**ВЫБРАННЫЙ ОТРЫВОК**
▬▬▬▬▬▬▬▬▬▬

Составлено по Чарльсу-Диксону
"Перелетъ птицъ".

   

II.
Почему на б
ѣлокъ охота начинается съ ноября, а на рябчиковъ съ сентября.

   Бѣлки, какъ извѣстно питаются шишками хвойныхъ деревьевъ и по преимуществу кедровыми орѣхами, вслѣдствіе чего цѣнятся печорскія бѣлки, гдѣ кедръ ростетъ въ изобиліи. Лѣтомъ бѣлки имѣютъ короткую и рыжую шерсть и для стрѣльбы вовсе не годятся, съ приближеніемъ-же осени начинаютъ линять: шерсть ея становится длиннѣе и гуще, и рыжій цвѣтъ она мѣняетъ на темнодымчатый. Къ октябрю она уже вычищается вполнѣ; и лучшими по шерсти считаются тѣ, которыя ловятся или бьются въ ноябрѣ и декабрѣ; такъ какъ послѣ этихъ мѣсяцевъ достоинство ихъ шкурокъ снова начинаетъ постепенно понижаться.

▬▬▬▬▬▬▬▬▬▬

**ЗАДАНИЕ**
Перечислите все месяцы, которые упоминаются в отрывке, в порядке их первого появления. Данные далее никак не связаны с отрывком.

▬▬▬▬▬▬▬▬▬▬

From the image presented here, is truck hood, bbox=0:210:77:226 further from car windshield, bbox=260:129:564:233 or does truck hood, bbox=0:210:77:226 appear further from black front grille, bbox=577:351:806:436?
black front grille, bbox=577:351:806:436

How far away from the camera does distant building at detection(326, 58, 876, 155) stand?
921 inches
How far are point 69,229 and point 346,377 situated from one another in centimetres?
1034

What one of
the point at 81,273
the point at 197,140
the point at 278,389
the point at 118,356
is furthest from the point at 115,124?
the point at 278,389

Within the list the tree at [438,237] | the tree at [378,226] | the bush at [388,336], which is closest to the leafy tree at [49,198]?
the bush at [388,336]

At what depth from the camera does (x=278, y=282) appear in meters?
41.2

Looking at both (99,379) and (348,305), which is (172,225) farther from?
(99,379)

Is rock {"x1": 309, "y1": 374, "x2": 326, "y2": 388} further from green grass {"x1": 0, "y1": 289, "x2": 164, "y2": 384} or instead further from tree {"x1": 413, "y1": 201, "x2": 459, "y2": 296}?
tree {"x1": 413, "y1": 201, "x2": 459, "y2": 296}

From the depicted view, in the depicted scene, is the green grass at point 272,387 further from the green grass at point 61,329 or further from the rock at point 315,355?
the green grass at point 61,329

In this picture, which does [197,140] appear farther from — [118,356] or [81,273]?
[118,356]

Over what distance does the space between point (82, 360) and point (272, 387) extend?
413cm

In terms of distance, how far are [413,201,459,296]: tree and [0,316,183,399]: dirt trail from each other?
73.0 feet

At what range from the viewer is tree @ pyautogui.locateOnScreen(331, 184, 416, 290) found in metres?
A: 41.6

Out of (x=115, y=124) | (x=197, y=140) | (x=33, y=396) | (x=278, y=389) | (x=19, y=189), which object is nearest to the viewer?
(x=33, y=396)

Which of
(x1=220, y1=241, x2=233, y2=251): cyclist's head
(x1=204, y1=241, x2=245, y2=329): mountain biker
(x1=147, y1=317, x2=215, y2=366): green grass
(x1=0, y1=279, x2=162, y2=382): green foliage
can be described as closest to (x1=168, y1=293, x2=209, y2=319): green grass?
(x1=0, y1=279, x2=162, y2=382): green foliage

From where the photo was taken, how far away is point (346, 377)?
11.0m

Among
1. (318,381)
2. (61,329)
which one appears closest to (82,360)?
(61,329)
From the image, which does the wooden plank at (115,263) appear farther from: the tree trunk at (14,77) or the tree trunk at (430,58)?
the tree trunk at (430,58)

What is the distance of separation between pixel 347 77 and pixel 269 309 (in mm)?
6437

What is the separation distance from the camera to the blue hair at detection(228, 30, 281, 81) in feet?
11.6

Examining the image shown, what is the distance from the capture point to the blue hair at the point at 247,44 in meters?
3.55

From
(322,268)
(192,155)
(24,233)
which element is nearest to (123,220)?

▬▬▬▬▬▬▬▬▬▬

**РЕЗУЛЬТАТ ВЫПОЛНЕНИЯ**
Ноябрь, сентябрь, октябрь, декабрь.